Dziennik. Skomlenie

Tak sobie kiedyś w urzędzie (nie pamiętam zresztą tym czy poprzednim) rozmawialiśmy, jaką sumę musielibyśmy dostać, żeby się publicznie rozebrać lub zrobić coś innego ośmieszającego czy poniżającego.

Okazuje się, że nasza zabawa przeniosła się w wyższe sfery. Jaką sumę musi dostać były prezydent (obecnie praktyk polityczny) państwa aspirującego do bycia lokalnym mocarstwem, aby fotografować się z maskotkami klubu koszykarskiego oraz półnagimi laskami od kibicowania (nie pomnę drugiego byłego prezydenta, bo on nas już przyzwyczaił do topless na plaży i uwieczniania arabskich łazienek)?

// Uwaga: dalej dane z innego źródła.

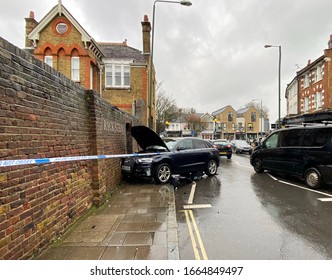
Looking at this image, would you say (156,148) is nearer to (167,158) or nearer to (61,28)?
(167,158)

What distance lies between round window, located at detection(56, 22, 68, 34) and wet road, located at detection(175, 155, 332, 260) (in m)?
15.7

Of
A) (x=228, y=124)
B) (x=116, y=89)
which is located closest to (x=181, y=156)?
(x=116, y=89)

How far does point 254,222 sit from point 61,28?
18.5m

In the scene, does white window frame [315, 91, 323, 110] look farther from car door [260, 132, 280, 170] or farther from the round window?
the round window

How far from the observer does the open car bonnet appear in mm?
8086

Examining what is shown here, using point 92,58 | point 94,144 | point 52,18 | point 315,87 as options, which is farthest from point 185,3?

Ciekawe, że autorce internetowych memów, skojarzyło się to z tym samym wersem Eliota, co mi. Ja parafrazowałem: tak kończy się te pięć lat, nie hukiem, ale chichotaniem, ona cytowała: i tak się właśnie kończy świat, nie hukiem ale skomleniem. Muszę przyznać, że skomlenie lepiej oddaje żałosność tej sceny (07.10.2015).